Complete the following |
A – Do these statements agree with the email on the VIT review below? Answer yes or no for each, and quote the deciding words. (i) The response must be emailed before 5pm on Tuesday, 18 September 2007. (ii) The proposed VEI would be paid for from general revenue. (iii) The proposed VERB would be run by members elected by the membership.
B – In the email on the VIT review below, how would the proposed VEI be funded?
C – Pick up the email on the VIT review below where it stops, and carry on in its voice and format.

[Offtopic] Points to consider including in VIT Review Response

Alexakos, Zach Z alexakos.zach.z at edumail.vic.gov.au
Sun Aug 26 17:22:44 EST 2007


Very Good Stephen, 

 

But you forgot to include 

 

VI.  create glossy magazines once a year that contain images of happy,
shiny people and cost a heap of money, and are absolutely information
useless!

 

 

Zach Alexakos

 

 

________________________________

From: offtopic-bounces at edulists.com.au
[mailto:offtopic-bounces at edulists.com.au] On Behalf Of Stephen Digby
Sent: Sunday, 26 August 2007 10:59 AM
To: com. au Off Topic Edulists.
Subject: [Offtopic] Points to consider including in VIT Review Response

 

Needs to be emailed to vit at hlbvic.com.au <mailto:vit at hlbvic.com.au>
prior to 5pm on Tuesday, 18 September 2007. 


Feedback and Recommendations


I. the appropriate objectives for the Institute in the light of
government polices and changes in all educational sectors since its
establishment;

Create new structures:

*	VERB - Victorian educational Regulatory Board: Registration of
Teachers, Approves and accredits pre-service teacher education courses,
Misconduct Investigations. Run by government. Paid from general revenue.

*	VEI- Victorian Educational Institute: Promotion of the
profession, Works with teachers. Paid from voluntary membership. Run by
members elected by membership. 

II. the effectiveness of the Institute in achieving its original
objectives;

*	VIT has destroyed the little goodwill it has at its inception
through its unwillingness to represent "the profession" in any real
sense: 
*	VIT made no protest re. the imposition of registration fees and
criminal record checks on teachers, revealing itself to be a government
cipher 
*	the manner and timing of its demands for money have alienated
teachers 
*	the wasteful style of practice most prominently in relation to
its expensive and self promoting "communication" expenditure further
alienated teachers 
*	VIT made insignificant contributions to public debates re.
educational issues where "promotion of the teaching profession" is
needed. e.g. VELs reporting and assessment systems, new curriculum
structure, teacher stress, assaults on teachers etc 
	It thus reveals itself o be another arm of government rather
than a body representing the profession - an arm of government that
teachers substantively pay for !

Supplied material |
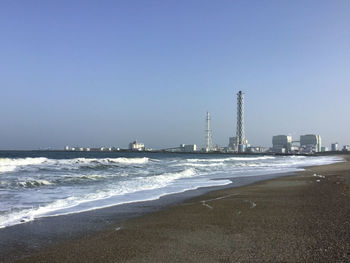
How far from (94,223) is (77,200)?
10.9 ft

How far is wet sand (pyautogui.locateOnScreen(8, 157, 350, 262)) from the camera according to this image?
4340 mm

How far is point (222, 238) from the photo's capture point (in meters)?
5.25

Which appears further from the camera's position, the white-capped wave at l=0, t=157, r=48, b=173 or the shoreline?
the white-capped wave at l=0, t=157, r=48, b=173

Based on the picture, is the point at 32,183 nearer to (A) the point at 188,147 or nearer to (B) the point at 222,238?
(B) the point at 222,238

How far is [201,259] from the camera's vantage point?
13.9 feet

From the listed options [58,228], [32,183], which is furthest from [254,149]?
[58,228]

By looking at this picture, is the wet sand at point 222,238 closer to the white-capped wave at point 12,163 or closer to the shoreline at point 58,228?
the shoreline at point 58,228

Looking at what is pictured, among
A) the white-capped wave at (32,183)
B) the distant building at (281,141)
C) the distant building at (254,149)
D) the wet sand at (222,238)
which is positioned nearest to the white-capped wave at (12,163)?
the white-capped wave at (32,183)

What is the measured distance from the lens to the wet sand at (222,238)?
4.34m

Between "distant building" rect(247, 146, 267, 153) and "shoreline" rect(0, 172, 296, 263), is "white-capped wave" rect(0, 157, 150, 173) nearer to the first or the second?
"shoreline" rect(0, 172, 296, 263)

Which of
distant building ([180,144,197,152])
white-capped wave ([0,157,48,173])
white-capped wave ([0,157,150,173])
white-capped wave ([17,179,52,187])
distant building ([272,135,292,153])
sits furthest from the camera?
distant building ([180,144,197,152])

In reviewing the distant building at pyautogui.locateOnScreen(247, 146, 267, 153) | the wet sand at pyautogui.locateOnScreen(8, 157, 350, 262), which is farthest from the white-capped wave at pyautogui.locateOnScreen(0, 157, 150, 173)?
the distant building at pyautogui.locateOnScreen(247, 146, 267, 153)

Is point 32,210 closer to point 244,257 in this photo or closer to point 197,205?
point 197,205

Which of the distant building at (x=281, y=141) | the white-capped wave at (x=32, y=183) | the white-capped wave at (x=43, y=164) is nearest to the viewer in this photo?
the white-capped wave at (x=32, y=183)
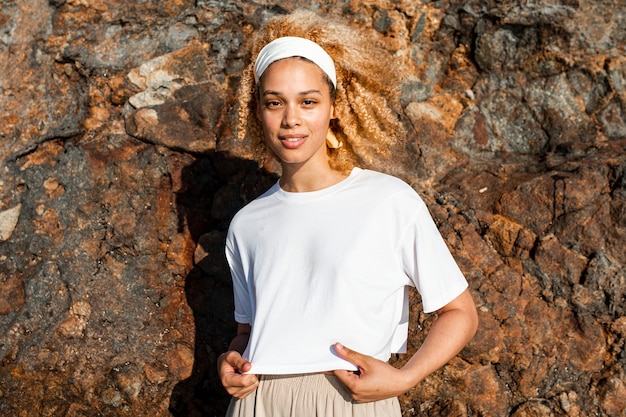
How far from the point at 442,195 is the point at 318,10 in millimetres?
1116

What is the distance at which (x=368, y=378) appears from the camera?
1.97 metres

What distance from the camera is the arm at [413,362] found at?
197 cm

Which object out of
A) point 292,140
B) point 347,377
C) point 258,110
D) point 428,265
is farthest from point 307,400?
point 258,110

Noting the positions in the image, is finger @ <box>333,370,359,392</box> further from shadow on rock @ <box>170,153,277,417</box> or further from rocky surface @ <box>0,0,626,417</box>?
shadow on rock @ <box>170,153,277,417</box>

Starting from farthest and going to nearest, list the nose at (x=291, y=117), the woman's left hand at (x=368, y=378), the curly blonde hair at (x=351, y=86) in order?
1. the curly blonde hair at (x=351, y=86)
2. the nose at (x=291, y=117)
3. the woman's left hand at (x=368, y=378)

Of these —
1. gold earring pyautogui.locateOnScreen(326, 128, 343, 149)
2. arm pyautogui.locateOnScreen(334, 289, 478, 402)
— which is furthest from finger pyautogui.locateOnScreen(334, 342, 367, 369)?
gold earring pyautogui.locateOnScreen(326, 128, 343, 149)

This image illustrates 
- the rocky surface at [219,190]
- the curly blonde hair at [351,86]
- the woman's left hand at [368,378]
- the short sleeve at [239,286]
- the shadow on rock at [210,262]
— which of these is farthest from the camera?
the shadow on rock at [210,262]

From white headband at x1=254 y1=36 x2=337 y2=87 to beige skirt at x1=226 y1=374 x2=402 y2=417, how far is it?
1049 millimetres

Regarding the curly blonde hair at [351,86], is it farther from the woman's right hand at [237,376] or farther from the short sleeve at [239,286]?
the woman's right hand at [237,376]

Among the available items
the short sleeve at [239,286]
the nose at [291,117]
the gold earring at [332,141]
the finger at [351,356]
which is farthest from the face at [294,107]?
the finger at [351,356]

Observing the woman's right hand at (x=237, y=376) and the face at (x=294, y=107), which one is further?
the face at (x=294, y=107)

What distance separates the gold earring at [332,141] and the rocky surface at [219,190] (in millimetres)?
630

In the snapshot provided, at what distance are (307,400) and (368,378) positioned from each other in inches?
8.8

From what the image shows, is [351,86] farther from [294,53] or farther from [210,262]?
[210,262]
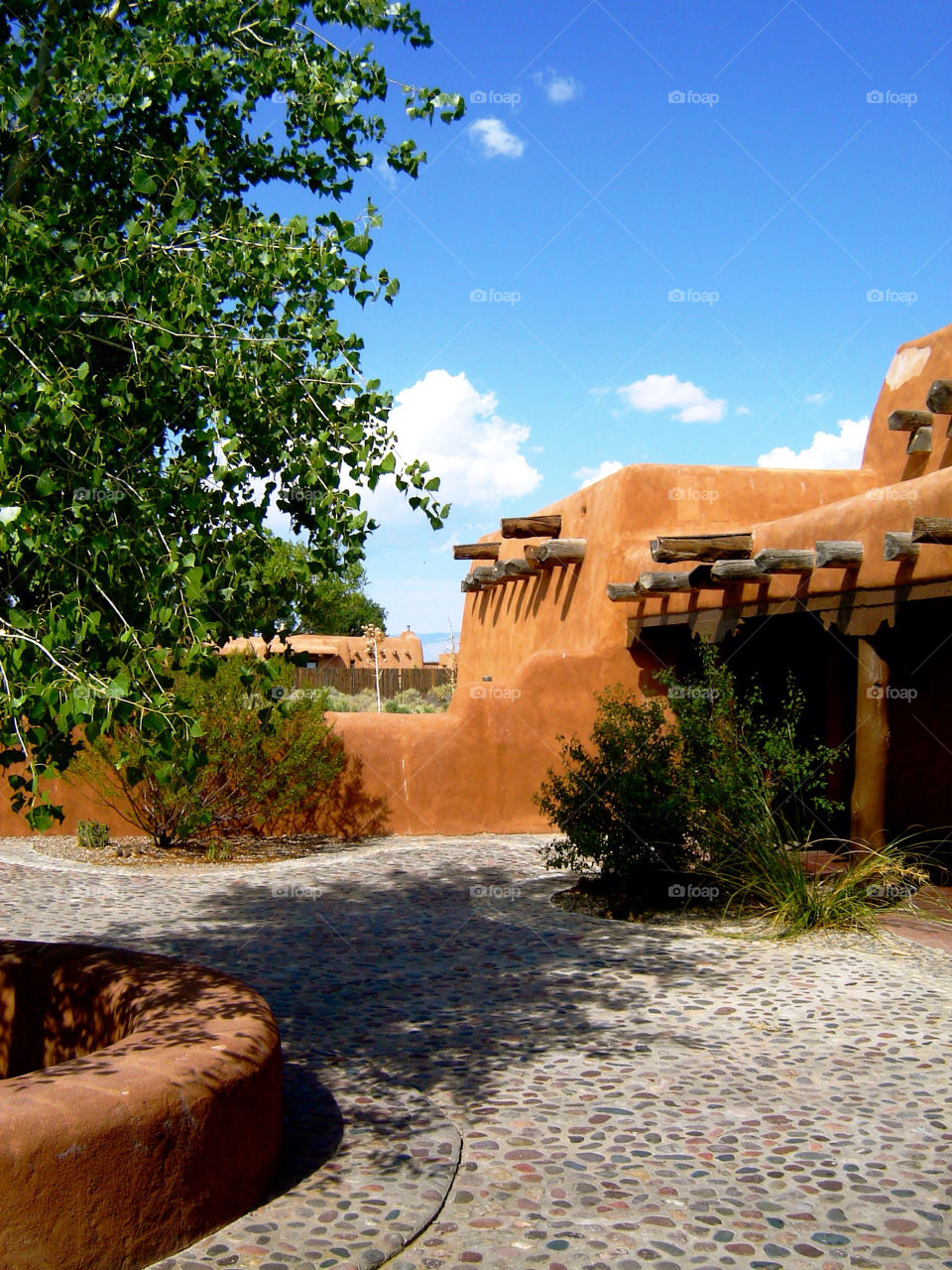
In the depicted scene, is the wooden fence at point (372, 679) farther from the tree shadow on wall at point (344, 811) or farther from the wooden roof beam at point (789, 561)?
the wooden roof beam at point (789, 561)

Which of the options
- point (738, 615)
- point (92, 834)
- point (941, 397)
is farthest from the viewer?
point (92, 834)

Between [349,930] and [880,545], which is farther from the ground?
[880,545]

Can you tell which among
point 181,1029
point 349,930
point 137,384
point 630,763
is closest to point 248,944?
point 349,930

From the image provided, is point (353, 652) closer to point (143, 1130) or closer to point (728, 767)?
point (728, 767)

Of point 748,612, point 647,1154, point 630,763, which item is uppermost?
point 748,612

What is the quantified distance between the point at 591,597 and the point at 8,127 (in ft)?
36.2

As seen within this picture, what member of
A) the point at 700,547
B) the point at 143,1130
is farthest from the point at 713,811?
the point at 143,1130

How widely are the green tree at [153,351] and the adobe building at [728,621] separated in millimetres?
5649

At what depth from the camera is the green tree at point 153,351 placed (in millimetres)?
Result: 3459

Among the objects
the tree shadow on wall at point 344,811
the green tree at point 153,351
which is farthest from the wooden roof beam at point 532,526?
the green tree at point 153,351

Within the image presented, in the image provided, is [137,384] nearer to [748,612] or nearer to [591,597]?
[748,612]

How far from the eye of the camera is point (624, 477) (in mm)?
14234

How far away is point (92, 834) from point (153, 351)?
10.0m

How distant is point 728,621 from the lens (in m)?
11.8
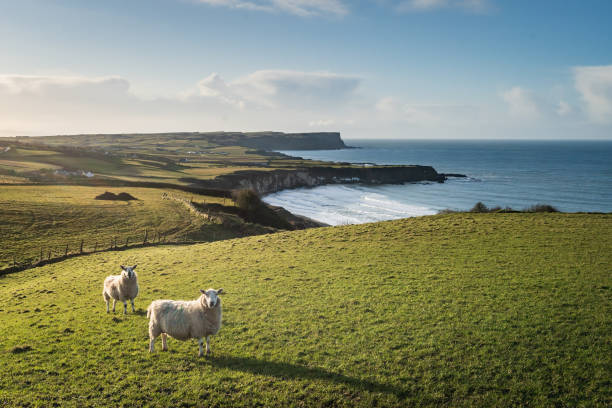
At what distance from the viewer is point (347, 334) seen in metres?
14.6

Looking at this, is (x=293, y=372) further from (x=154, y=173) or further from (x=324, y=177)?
(x=324, y=177)

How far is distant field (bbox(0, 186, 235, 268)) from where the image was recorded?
3766 centimetres

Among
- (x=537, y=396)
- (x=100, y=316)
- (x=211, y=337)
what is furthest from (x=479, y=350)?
(x=100, y=316)

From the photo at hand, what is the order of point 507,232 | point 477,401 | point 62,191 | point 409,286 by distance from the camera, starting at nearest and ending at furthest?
point 477,401 < point 409,286 < point 507,232 < point 62,191

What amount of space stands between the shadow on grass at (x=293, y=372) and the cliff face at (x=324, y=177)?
104 meters

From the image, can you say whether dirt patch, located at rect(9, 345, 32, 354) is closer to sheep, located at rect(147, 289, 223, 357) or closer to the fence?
sheep, located at rect(147, 289, 223, 357)

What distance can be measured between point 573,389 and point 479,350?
2848 millimetres

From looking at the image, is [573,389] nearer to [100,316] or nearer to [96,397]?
[96,397]

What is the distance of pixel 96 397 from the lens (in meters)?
11.0

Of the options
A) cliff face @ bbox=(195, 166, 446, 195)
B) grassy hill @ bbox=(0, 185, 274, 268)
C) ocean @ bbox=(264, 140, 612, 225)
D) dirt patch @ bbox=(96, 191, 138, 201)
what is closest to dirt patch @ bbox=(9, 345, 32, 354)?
grassy hill @ bbox=(0, 185, 274, 268)

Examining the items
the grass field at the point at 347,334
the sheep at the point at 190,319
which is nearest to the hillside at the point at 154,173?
the grass field at the point at 347,334

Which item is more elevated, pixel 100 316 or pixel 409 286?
pixel 409 286

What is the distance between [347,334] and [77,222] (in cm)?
4429

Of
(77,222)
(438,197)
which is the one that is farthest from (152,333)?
(438,197)
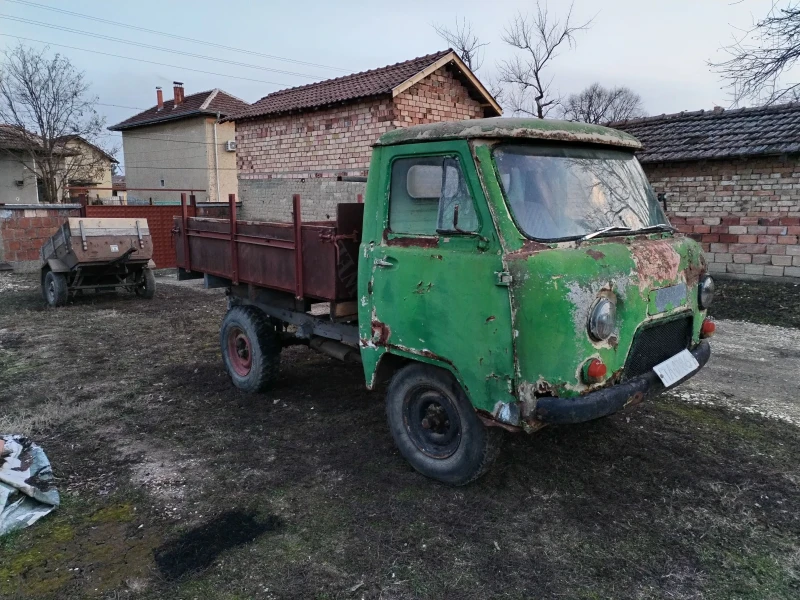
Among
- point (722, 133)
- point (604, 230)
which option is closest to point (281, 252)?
point (604, 230)

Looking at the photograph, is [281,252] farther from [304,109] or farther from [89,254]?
[304,109]

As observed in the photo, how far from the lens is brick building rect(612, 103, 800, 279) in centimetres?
993

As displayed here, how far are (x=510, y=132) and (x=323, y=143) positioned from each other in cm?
1188

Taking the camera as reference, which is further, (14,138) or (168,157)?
(168,157)

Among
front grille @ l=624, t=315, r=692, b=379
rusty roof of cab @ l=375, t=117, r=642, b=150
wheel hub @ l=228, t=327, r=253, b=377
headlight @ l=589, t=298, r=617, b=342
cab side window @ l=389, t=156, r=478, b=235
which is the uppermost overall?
rusty roof of cab @ l=375, t=117, r=642, b=150

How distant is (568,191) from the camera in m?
3.42

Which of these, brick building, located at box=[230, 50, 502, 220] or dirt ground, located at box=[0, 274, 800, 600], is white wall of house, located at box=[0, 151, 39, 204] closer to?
brick building, located at box=[230, 50, 502, 220]

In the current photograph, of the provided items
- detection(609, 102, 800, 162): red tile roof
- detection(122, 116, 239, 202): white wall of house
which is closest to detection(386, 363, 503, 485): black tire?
→ detection(609, 102, 800, 162): red tile roof

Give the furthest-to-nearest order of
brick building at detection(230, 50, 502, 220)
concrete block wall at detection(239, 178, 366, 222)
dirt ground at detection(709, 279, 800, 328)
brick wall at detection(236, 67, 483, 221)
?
concrete block wall at detection(239, 178, 366, 222) < brick wall at detection(236, 67, 483, 221) < brick building at detection(230, 50, 502, 220) < dirt ground at detection(709, 279, 800, 328)

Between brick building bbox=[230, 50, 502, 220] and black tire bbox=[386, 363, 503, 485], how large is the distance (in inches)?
373

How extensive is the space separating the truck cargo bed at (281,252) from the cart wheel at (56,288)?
5.02 metres

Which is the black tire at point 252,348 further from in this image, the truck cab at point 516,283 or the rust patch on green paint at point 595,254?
the rust patch on green paint at point 595,254

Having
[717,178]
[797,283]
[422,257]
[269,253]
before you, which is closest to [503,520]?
[422,257]

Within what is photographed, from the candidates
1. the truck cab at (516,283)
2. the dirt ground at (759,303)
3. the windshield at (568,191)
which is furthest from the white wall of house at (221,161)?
the windshield at (568,191)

In response |
A –
(i) Yes: "prior to 5pm on Tuesday, 18 September 2007."
(ii) No: "Paid from voluntary membership."
(iii) No: "Run by government."

B – From voluntary membership.

C –
VIT has irreversibly lost support from teachers and nothing short of a
major re-organisation in terms of structure, purpose and personnel could
begin its recovery

VIT Purposes:

*	Registration of all teachers: Achieved but only at the cost of
near universal alienation of teachers due to: 

	*	the timing and manner that registration was organised, 
	*	the high level of charges, 
	*	the use of fees collected for purposes considered by
teachers to be wasteful and unnecessary (e.g. glossy publications,
ineffective "promotion of he profession etc etc) and 
	*	the absence of any attempt by the VIT to pressure the
government to pay for functions that are clearly the employers
responsibility (e.g. registration, police checks, pre-service course
evaluation etc etc) 

*	Promotion of the profession: Pitiful performance on most issues
reinforcing the strongly held conviction that the institute only parrots
the policy of the employers and the government. 
	Virtually no worthwhile contribution to important community
debates on such issues as assessment and reporting, teacher stress and
safety from assault, curriculum changes under VELs etc etc 
*	Works with teachers: Documents produce supposedly to "work" with
teachers were verbose and full of jargon ("edu-speak") and looked and
smelt like a fait accompli.
	Importantly, VIT made NO attempt to provide any shared
communication with the profession.
	One would think, after spending unknown sums on a website that
there would be a discussion forum (as seen on so many news and community
sites !!) where teachers could share responses and communicate to VIT
and with each other.
	NO ! As befits an organisation that gives consultation only "lip
service", responses to feedback go into a magical black hole which
generates an invented consensus view.
	People attending public hearings have no idea what becomes of
their contributions. The website contains no record of what was said. 
*	Supports teachers in their first year of teaching with a
structured induction program: Done. BUT the people who actually make it
work are in schools. The contribution of the bureaucratic and verbose
"support" materials to the success of the program is very small. Why not
provide funding direct to schools to support induction activities !! 
*	Approves and accredits pre-service teacher education courses
that prepare teachers: No idea what has been achieved. Annual report
mentions the organisation of a conference and cyclical review of 6
courses which were all approved.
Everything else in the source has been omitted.